Aperture-based (local) registration

julia> fixed = zeros(Float32, 32, 32); fixed[10:22, 10:22] .= 1f0;

julia> moving = circshift(fixed, (2, 3));

julia> mms = mismatch_apertures(fixed, moving, (2, 2), (5, 5); flags=FFTW.ESTIMATE);

julia> size(mms)
(2, 2)

julia> size(mms[1, 1])
(11, 11)

mms is a 2×2 array of MismatchArrays, one per aperture.

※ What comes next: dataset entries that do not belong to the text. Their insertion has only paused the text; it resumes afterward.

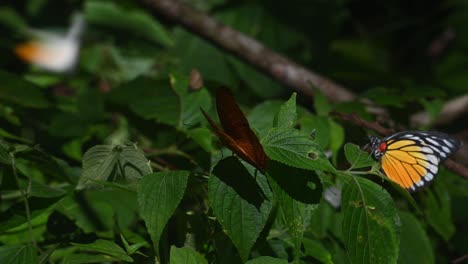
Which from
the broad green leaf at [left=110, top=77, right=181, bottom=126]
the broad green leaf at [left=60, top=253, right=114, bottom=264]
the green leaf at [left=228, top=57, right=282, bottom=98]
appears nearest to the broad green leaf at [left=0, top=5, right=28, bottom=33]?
the green leaf at [left=228, top=57, right=282, bottom=98]

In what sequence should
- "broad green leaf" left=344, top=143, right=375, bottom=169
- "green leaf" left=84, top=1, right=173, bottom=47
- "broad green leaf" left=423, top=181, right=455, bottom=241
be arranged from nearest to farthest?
1. "broad green leaf" left=344, top=143, right=375, bottom=169
2. "broad green leaf" left=423, top=181, right=455, bottom=241
3. "green leaf" left=84, top=1, right=173, bottom=47

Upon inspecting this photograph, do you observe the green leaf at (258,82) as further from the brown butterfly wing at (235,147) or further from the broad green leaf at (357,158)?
the brown butterfly wing at (235,147)

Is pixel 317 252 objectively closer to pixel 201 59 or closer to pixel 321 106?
pixel 321 106

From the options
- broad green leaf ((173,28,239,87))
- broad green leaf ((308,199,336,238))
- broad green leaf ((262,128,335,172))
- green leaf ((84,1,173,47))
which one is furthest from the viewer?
green leaf ((84,1,173,47))

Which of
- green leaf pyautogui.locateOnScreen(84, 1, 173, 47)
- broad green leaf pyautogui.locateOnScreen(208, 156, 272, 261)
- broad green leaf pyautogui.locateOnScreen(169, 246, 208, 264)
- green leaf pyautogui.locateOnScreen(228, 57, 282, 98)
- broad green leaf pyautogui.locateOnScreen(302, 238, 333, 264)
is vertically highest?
green leaf pyautogui.locateOnScreen(84, 1, 173, 47)

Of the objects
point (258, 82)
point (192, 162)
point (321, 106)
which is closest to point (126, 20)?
point (258, 82)

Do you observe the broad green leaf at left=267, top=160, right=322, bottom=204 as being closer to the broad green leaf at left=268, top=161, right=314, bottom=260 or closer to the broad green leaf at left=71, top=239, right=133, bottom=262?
the broad green leaf at left=268, top=161, right=314, bottom=260

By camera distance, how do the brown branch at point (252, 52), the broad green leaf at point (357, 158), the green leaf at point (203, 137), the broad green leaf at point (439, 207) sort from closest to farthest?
the broad green leaf at point (357, 158) → the green leaf at point (203, 137) → the broad green leaf at point (439, 207) → the brown branch at point (252, 52)

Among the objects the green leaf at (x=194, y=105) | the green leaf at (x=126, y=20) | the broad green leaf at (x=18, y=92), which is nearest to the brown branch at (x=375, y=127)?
the green leaf at (x=194, y=105)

Pass the result to downstream routines (e.g. from RegisterDeformation.jl) to recover a smooth displacement field.

Preprocessing

Strip low-frequency background before computing mismatch:

julia> A = Float32[sin(0.1i + 0.2j) + 5f0 for i in 1:20, j in 1:20];

julia> Ahp = highpass(Float32, A, (3, 3));

julia> eltype(Ahp)
Float32

julia> maximum(abs, Ahp) < maximum(abs, A)
true

Pad images to the same size so that mismatch can accept them:

julia> A = ones(Float32, 5, 5); B = ones(Float32, 8, 7);

julia> Apad, Bpad = nanpad(A, B);

julia> size(Apad)
(8, 7)

julia> isnan(Apad[6, 1])
true

Reusing FFT plans with CMStorage

When calling mismatch! many times against the same fixed image (e.g. in a multi-frame registration loop), pre-allocate the FFT working storage once and reuse it:

julia> cms = CMStorage{Float32}(undef, (16, 16), (4, 4));

julia> fixed = rand(Float32, 16, 16);

julia> fillfixed!(cms, fixed);

julia> mm = MismatchArray(Float32, 9, 9);

julia> moving_padded = rand(Float32, size(cms.padded));

julia> mm = mismatch!(mm, cms, moving_padded);

julia> size(mm)
(9, 9)

Post-processing

After computing mismatch, correctbias! imputes corrupted entries (arising from camera-bias inhomogeneity along axes through the origin) from their neighbours. truncatenoise! zeros out entries whose denominator is below a noise threshold.

julia> mm = mismatch([1.0 2.0; 3.0 4.0], [1.0 2.0; 3.0 4.0], (1, 1));

julia> nd = mismatch0([1.0 2.0; 3.0 4.0], [1.0 2.0; 3.0 4.0])
NumDenom(0.0,60.0)

nd.num == 0 confirms that identical images have zero mismatch at zero shift.